For the next few years, Saldaña worked with a wide variety of individuals, ranging from Britney Spears in 2002’s Crossroads to Steven Spielberg and Tom Hanks in 2004’s The Terminal. In between those two projects, she found her way into Pirates of the Caribbean: The Curse of the Black Pearl, a film which left an impact, if not necessarily a positive one.

“It was my first exposure to a major Hollywood mega movie, where there were just so many actors and so many producers and so many crew members,” Saldaña told Entertainment Weekly in October 2022. “We were shooting in different locations, and the environments were not that agreeable, sometimes, to our shoot days. I was very young, and it was just a little too big for me, and the pace of it was a little too fast. I walked away not really having a good experience from it overall. I felt like I was lost in the trenches of it a great deal, and I just didn’t feel like that was okay.”

The experience didn’t leave enough of an emotional scar for her to avoid future Hollywood mega movies, thankfully, but it must be said that it’s not like the experience of making Avatar was ever going to be anything remotely like making a Pirates of the Caribbean movie, since let’s face it the pace of making a James Cameron film has rarely, if ever, been described as being “a little too fast.” In fact, before filming Avatar, the director sent the cast to Hawaii for rehearsals, so that they could live as close to nature as the aliens in the film.

“We were able to feel the earth and feel the rain and feel how cold it was and how slippery it was and how close you needed to be to the ground while you were running or jumping or doing whatever, and how difficult it is to start a fire in the rain,” Saldaña recalled in a 2019 oral history of the film for Variety. “It was all of these things that by the time we got to set, we were approaching life as a Na’vi in a much more respectful manner. It was the best kind of research that Jim could have provided for us.”
Given the amount of time that’s passed since the first Avatar film was in theaters, it’s no wonder that there are skeptics and internet trolls who believe that the moment for a sequel to the film, let alone three of them, has long since come and gone. Saldaña definitely isn’t one of them.

“I can get choked up just talking about it, because I was able to see just 20 minutes of the second installment, right before the year ended, last year,” she told interviewer Kevin McCarthy in March. “And I was speechless. I was moved to tears.”

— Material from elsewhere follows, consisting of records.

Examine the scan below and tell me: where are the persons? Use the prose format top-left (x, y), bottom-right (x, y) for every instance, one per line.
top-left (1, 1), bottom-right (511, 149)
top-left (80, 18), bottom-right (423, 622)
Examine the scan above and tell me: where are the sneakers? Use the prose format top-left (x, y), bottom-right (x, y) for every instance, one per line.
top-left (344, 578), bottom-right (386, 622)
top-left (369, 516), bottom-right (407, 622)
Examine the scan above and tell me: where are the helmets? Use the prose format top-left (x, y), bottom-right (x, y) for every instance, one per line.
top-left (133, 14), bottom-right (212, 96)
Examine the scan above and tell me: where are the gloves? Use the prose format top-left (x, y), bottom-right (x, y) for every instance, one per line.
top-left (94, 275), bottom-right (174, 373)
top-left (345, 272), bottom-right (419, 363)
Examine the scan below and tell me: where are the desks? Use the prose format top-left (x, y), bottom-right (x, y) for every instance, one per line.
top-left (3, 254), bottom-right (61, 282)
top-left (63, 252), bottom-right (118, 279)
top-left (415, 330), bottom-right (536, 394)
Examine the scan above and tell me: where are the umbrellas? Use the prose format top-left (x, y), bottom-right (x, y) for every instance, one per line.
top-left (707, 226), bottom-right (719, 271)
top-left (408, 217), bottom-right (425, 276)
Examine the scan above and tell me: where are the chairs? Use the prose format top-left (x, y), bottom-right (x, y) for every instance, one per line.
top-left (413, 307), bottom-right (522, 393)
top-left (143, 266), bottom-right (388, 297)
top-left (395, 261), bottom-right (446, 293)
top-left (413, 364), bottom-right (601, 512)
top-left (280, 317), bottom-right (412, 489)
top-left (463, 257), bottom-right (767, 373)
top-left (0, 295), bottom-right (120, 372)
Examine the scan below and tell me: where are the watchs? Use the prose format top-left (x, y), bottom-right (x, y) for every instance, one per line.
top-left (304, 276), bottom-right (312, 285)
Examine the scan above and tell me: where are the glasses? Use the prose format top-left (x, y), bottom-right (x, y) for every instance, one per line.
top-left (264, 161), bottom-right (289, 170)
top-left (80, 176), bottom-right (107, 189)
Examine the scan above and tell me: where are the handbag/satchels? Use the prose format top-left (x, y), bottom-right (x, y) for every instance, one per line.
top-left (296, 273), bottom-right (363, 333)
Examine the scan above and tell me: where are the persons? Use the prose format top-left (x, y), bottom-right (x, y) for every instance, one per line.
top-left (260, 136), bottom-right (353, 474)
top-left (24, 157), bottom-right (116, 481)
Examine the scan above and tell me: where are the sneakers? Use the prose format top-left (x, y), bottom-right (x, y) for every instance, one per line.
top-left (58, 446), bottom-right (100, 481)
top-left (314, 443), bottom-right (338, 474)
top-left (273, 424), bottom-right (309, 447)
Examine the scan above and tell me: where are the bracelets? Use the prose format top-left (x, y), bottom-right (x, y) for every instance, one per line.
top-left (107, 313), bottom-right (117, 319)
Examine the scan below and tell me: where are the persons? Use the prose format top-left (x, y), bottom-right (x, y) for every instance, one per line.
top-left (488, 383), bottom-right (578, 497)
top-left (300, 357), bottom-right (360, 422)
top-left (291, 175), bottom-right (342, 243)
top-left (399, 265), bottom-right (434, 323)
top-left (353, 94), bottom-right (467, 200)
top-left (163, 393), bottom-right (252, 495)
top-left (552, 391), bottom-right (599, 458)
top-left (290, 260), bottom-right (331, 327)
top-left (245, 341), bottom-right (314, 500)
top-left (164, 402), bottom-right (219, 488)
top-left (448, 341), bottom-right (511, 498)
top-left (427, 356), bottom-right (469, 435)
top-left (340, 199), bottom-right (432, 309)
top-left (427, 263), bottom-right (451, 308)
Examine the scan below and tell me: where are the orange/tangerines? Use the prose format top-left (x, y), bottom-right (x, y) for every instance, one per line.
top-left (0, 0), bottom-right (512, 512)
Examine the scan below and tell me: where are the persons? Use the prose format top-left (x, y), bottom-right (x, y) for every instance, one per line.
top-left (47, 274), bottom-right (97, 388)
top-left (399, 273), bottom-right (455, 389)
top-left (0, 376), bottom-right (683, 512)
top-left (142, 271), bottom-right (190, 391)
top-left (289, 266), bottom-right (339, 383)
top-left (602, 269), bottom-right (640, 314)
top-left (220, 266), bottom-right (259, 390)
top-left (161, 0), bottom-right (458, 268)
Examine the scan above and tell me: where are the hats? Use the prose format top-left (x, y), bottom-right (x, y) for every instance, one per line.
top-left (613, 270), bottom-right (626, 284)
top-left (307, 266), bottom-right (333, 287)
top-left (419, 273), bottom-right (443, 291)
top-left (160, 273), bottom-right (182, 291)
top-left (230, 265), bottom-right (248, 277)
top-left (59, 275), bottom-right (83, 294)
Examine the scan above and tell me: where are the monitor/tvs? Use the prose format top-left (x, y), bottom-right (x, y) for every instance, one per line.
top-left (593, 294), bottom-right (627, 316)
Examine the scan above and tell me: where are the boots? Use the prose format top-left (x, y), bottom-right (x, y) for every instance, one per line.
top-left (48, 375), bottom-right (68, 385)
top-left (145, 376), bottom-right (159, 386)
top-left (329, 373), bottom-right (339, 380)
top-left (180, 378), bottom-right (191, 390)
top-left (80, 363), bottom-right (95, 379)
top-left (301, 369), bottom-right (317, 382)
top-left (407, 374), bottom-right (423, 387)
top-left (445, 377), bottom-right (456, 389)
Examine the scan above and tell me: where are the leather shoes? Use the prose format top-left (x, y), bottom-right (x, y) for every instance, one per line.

Lest we forget, however, Saldaña has more than just Avatar sequels in the pipeline: before The Way of Water hits theaters, Guardians of the Galaxy: Holiday Special will have hit Disney+, and the third feature film in the Guardians’ saga arrives in May 2023. It will also likely be the final time she and her cast mates will work together in this stead alongside director James Gunn, who’s leaving the MCU behind for DC Studios.

“[Filming] started bitter in the beginning because obviously you’re anticipating the end, but I’m just so happy that once again I got to work with great people,” Saldaña told EW. “I had an evolution that I witnessed of myself, but also my director and my cast. I just felt very blessed and grateful. It was a very sweet departure, I have to say.”